The open-label, dose-escalation phase-1 trial included 12 patients (mean age, 54) with newly diagnosed, resectable, high-grade malignant glioma (WHO grade III or IV), enrolled from 2017 to 2019.

Following surgical resection, each patient received an injection of NSC-CRAd-S-pk7 in up to 10 sites in the wall of the resection cavity. The three doses evaluated were 50 million NSCs carrying 62.5 billion viral particles (three patients), 100 million NSCs carrying 125 billion viral particles (three patients), and 150 million NSCs carrying 187.5 billion viral particles (six patients).

Standard radiotherapy and chemotherapy began 10 to 14 days later. Patients also received low-dose steroids.

Of the 12 patients, cancer progressed in 10, and nine died.

Among the nine patients with glioma containing an unmethylated MGMT promoter, median progression-free survival was 8.8 months, and median overall survival was 18.0 months. “These patients are known to not benefit from temozolomide treatment and exhibit poor prognostic outcomes,” the authors note.

Over a median follow-up of 18 months, no deaths were seen from adverse events.

Of six patients receiving the highest dose, one developed a grade-2 subdural fluid collection. A second developed grade-3 meningitis after NSC-CRAd-S-pk7 was inadvertently injected into a ventricle; the patient recovered fully.

In an accompanying editorial, Dr. Juan Fueyo of the Department of Neuro-Oncology at the University of Texas MD Anderson Cancer Center, in Houston, and colleagues, called this an “elegant study (that) opens the door for combined cell-virus treatments and underscores the value of oncolytic viruses as therapies for brain tumours.”
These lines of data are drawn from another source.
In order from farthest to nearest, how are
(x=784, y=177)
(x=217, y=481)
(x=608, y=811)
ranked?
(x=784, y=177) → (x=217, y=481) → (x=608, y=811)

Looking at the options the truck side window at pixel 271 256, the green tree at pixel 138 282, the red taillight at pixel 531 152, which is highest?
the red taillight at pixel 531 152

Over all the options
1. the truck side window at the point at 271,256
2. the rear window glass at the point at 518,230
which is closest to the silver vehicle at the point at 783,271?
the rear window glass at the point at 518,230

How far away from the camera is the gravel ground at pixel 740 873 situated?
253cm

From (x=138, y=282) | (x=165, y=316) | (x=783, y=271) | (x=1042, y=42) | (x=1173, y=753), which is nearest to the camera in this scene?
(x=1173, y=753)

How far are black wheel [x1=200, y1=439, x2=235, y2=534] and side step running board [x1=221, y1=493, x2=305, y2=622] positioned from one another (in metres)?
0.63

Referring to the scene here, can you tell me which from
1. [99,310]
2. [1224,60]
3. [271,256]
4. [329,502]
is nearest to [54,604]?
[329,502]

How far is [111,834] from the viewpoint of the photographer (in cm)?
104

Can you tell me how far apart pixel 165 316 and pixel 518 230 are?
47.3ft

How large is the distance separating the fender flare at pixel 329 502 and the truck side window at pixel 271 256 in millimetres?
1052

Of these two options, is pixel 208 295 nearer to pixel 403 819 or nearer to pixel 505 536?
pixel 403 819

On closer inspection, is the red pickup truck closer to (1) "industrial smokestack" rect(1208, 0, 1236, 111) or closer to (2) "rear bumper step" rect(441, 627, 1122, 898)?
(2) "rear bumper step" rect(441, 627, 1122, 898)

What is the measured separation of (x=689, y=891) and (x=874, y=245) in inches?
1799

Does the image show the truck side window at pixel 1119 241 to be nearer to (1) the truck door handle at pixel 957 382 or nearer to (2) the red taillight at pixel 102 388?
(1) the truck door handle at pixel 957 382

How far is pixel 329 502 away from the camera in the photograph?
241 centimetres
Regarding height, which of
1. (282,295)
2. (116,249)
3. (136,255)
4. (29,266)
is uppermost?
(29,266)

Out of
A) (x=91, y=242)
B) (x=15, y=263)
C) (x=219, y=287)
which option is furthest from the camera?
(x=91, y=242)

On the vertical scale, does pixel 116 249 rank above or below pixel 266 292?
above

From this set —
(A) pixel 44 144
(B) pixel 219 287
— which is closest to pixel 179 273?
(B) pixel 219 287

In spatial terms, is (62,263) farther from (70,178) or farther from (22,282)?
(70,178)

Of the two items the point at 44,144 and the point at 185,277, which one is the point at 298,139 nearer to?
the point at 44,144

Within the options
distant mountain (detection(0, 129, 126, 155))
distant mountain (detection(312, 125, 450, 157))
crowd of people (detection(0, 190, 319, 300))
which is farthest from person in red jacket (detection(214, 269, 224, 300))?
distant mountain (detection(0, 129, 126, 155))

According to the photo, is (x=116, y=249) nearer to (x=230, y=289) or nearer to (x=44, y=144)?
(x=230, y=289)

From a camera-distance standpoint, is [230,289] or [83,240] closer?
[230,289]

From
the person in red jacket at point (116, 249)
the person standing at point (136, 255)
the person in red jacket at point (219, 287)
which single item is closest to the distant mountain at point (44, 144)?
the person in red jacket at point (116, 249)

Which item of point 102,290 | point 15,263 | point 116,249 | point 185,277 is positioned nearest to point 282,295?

Dr. Patrick Y. Wen, director of the Center for Neuro-Oncology at Dana-Farber Cancer Institute, in Boston, told Reuters Health by email, “There is tremendous interest in viral therapies for brain tumors based on their oncolytic effects, synergy with standard therapies, ability to introduce suicide genes, and especially their ability to induce an inflammatory response, potentially converting immunologically ‘cold’ tumors into ‘hot’ tumors that may be susceptible to immunotherapies.”

He noted, however, that the study population was very highly selected, with only 12 patients enrolled over more than two years, “so the efficacy data has to be evaluated with caution.”

“It is virtually impossible to comment on the preliminary efficacy compared to historic data from very different populations,” Dr. Wen added.

The study did not have commercial funding.